Institutional problems like these have recurred in many countries since modern police organizations were created in the late 18th and early 19th centuries. In the United States, several waves of police reform attacked these problems by local civic action in several cities over the past century. Crime prevention commissions of civic leaders have operated in New York, Philadelphia, Los Angeles, Cleveland, Chicago and many other cities since the 1890s, an era when Theodore Roosevelt served as New York City Police Commissioner before being elected Governor of New York State and President of the United States. These waves of police reform, which continue today, benefited by independent policy research at universities and other civilian institutions in continuous dialogue with law enforcement agencies, a kind of interaction that is almost entirely lacking in Brazil. Major contributions are being made by academic specialists playing key roles as consultants to police organizations. Important performance evaluation and policy innovation has come from the British Audit Commission. Other countries are investing heavily in solving these problems in a way not yet seen in São Paulo.
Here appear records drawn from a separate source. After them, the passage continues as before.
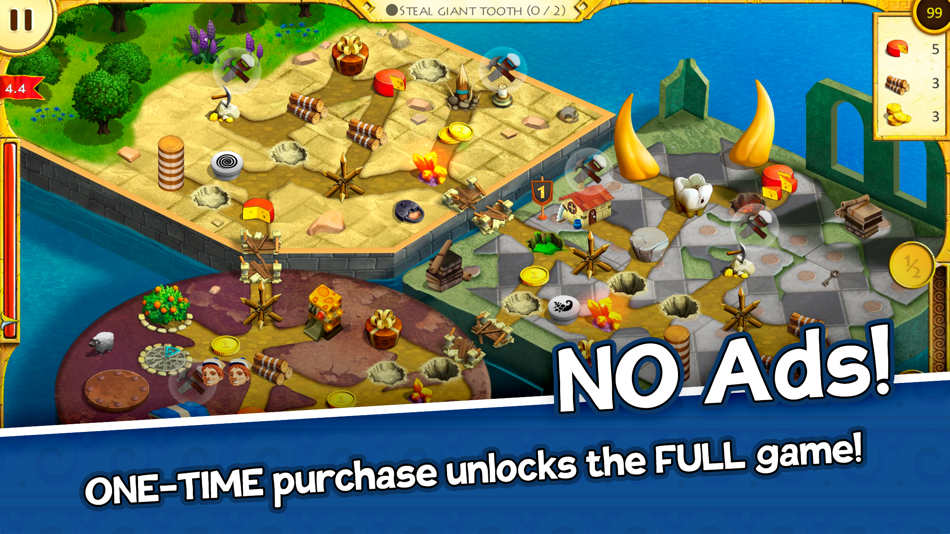 #6. 12 Labours of Hercules XV (macOS) Podle: Jetdogs Oy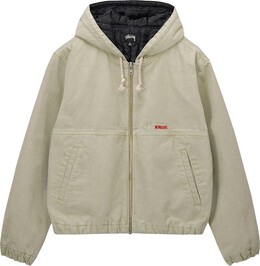 Stussy: Бежевая куртка 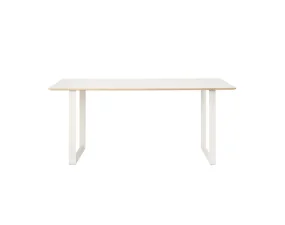 Stôl 70/70, 170 cm, white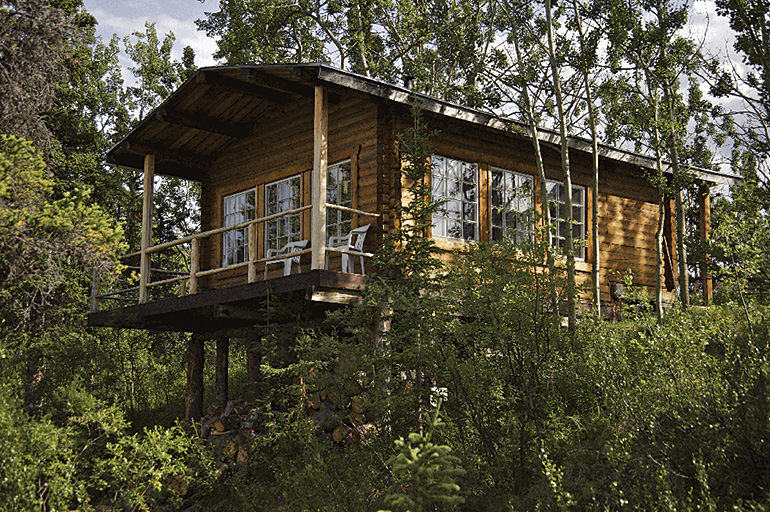 Room With A View: Accommodations at Black Bear Wilderness Lodge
Efforts to enable police to respond more efficiently to public needs will confront no secrets or mysteries. The accumulated experience of two centuries of modern policing provides clear guidelines for action. The decentralization of responsibility and decisions for local district policing that guided the New York City reforms of the 1990s was rooted in the London police strategy of the 1830s. Recent research and technological developments have generated a menu of specific measures that can be enacted in any big city with the political will to improve public safety. These include installing more personal computers, reducing paperwork, buying longer-lasting equipment, replacing uniformed police with lower-paid civilians in routine office jobs, holding regular community meetings to analyze security problems, creating civilian review boards to evaluate police misconduct, eliminating tasks not related to police work and charging for services like protection at rock concerts and sports events. Bayley notes some new developments: "Building on computer-assisted dispatch systems (CADs), several forces now have on-line systems for tracking the availability of personnel at all operational levels, for monitoring work loads by unit and even by individuals and for reporting the actions taken by officers in the field." Computer-generated data, used in local precincts, could help to focus police attention on streets and neighborhoods where most serious crimes occur.
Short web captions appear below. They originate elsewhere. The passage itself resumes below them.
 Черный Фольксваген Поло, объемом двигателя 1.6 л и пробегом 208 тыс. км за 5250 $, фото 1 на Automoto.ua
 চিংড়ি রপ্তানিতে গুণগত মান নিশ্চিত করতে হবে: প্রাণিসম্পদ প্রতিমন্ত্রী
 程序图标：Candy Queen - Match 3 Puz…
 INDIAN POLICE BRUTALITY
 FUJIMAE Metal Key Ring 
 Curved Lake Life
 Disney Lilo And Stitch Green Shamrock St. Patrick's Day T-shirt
These resources would be used by a three-tiered system of (1) neighborhood police officers charged with preventing crime; (2) full-service basic police units at the district level, deciding local priorities and providing supervision and evaluation; (2) a central management staff to develop strategy and policy, provide resources and evaluate results. A streamlined three-tiered system would strengthen the Office of the Secretary of Public Security, sharing the same building with the Civil and Military Police chiefs, for better strategic, administrative and operational control of the two forces. Clearer priorities for district units would shift resources into more attention to youth crime and into intensified seizures of unlicensed guns and into annual relicensing of firearms with stricter criteria, using centralized data banks. New economic and promotional incentives could be developed for effective local policing. Hotline and emergency services, now scattered among several agencies, could be integrated into a single unit using more advanced technologies.

All these measures demand development of management and leadership skills through intensive training as well as better planning and research.Our experience shows that many police professionals hunger for better performance of their institutions.The climate and institutions of public security in São Paulo can be improved, as they have been in many other cities and countries. The cost of these improvements over the years will be much less than today’s high cost of insecurity. But little can be done without strong political leadership and civic participation. The local decision to solve these problems still has not been made.